17. September 2012 | Industry & Suppliers, Markets & Trends, Products | By:  Becky Beetz

Oversupply is continuing to plague the photovoltaic polysilicon market, according to IHS iSuppi, which say Tier 1 suppliers need to reduce production to alleviate the market. A revival could be seen this year; however, investigations by China into the U.S. and Korean markets are hampering development.


Polysilicon oversupply is continuing to adversely affect prices.

In its latest PV Polysilicon Price Tracker Report, IHS has found that polysilicon prices have continued to fall since December, with contract prices for 9N polysilicon decreasing to $27.80/kg in August and spot market prices to $21.90/kg. Meanwhile, contract pricing for 6N to 8N polysilicon was said to be $22.70/kg, while spot market pricing was at $20.10/kg.
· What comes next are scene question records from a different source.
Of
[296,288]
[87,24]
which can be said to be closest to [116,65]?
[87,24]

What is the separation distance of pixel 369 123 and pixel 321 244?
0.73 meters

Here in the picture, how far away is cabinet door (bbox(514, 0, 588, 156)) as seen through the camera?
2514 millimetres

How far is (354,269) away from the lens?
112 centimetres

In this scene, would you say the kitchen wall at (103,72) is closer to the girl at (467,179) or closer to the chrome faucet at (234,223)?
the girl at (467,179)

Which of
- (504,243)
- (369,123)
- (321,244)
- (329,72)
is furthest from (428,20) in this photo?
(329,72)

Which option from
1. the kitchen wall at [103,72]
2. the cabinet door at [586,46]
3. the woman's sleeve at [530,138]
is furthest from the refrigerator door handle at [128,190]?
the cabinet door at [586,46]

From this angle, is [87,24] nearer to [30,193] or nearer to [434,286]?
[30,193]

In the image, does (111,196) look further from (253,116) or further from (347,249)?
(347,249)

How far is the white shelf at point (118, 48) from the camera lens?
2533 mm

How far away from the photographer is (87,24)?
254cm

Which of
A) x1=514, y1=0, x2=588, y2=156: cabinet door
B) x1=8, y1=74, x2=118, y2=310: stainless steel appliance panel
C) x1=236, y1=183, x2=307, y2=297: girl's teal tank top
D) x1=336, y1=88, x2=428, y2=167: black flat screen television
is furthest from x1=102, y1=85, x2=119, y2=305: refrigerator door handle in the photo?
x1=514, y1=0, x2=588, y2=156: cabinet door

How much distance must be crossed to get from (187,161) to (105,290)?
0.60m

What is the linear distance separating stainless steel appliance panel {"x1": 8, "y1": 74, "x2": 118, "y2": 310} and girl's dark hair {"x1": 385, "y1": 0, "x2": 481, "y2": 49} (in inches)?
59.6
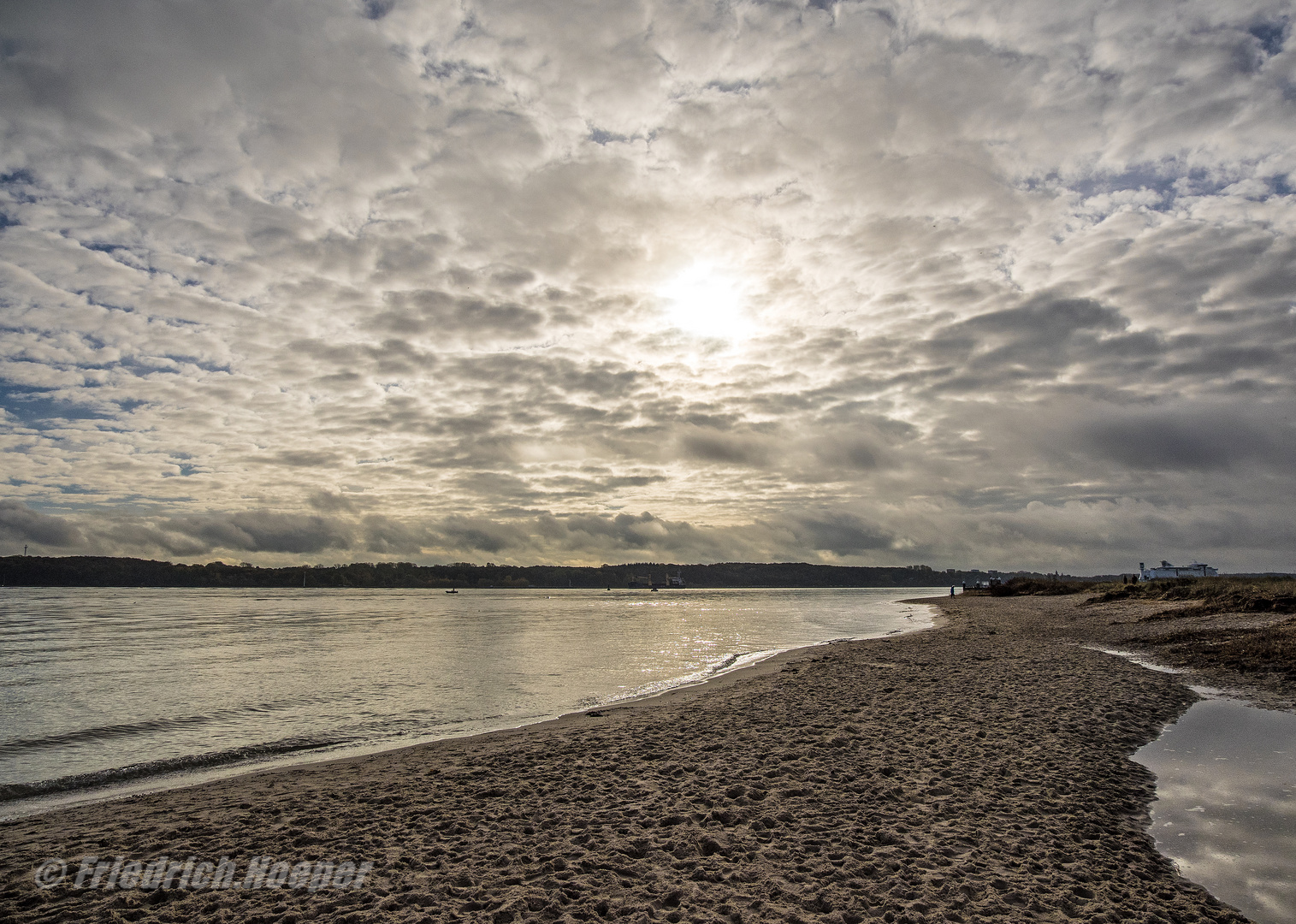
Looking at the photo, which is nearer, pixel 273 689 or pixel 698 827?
pixel 698 827

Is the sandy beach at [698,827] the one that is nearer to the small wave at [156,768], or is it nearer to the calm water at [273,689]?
the small wave at [156,768]

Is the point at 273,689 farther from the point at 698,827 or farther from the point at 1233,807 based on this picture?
the point at 1233,807

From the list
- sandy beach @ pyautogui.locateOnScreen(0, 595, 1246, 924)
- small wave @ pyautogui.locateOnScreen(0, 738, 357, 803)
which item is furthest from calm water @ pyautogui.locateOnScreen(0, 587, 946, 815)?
sandy beach @ pyautogui.locateOnScreen(0, 595, 1246, 924)

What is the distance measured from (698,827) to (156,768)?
11478 millimetres

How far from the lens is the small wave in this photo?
38.0ft

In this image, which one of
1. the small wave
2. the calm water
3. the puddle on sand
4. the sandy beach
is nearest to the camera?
the sandy beach

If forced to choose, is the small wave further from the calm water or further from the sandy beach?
the sandy beach

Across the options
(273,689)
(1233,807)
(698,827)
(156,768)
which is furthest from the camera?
(273,689)

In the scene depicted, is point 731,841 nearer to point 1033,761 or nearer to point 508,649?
point 1033,761

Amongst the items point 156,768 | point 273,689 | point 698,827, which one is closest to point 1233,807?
point 698,827

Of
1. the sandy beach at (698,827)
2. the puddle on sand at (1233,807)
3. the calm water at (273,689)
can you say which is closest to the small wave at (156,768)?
the calm water at (273,689)

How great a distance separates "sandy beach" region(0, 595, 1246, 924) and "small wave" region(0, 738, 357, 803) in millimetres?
2034

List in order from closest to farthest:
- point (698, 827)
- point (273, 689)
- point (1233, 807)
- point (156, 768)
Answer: point (698, 827) < point (1233, 807) < point (156, 768) < point (273, 689)

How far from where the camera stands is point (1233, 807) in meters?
8.72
"Oversupply remains the dominant trend impacting the PV polysilicon market," stated Henning Wicht, director for PV advanced products at IHS. "The glut has caused pricing to drop precipitously, impacting profitability for polysilicon suppliers."

In addition to oversupply, Wicht said pricing has been further affected by a "sharp decrease" in the demand of photovoltaic modules, and China’s instigation of countervailing duty and anti-dumping (AD) investigations against the U.S. and AD case against South Korea, and the threat of a similar investigation in the EU.

As such, and on top of the "slight" production reductions seen in August, "Tier 1 suppliers need to consider reducing production" to stabilize polysilicon prices. If utilization rates are not reduced, oversupply will continue for the next year said IHS.

"Now is the time for Tier 1 polysilicon suppliers to seriously think about a cut in production, given that profit margins for these companies are already very weak," commented Wicht. "Based on the market developments in July and August—as well as the forecast for September—a worse profit/loss situation in the third quarter is forecast for major polysilicon makers than in the second quarter."

September and October could see polysilicon demand pick up, continued IHS, although the threat of tariffs could "frighten" buyers away. Indeed, if tariffs are imposed on U.S., Korean and European polysilicon manufacturers, prices are predicted to further decrease. "[The affected] companies will be forced to accelerate price declines, since China is the dominant buyer of polysilicon."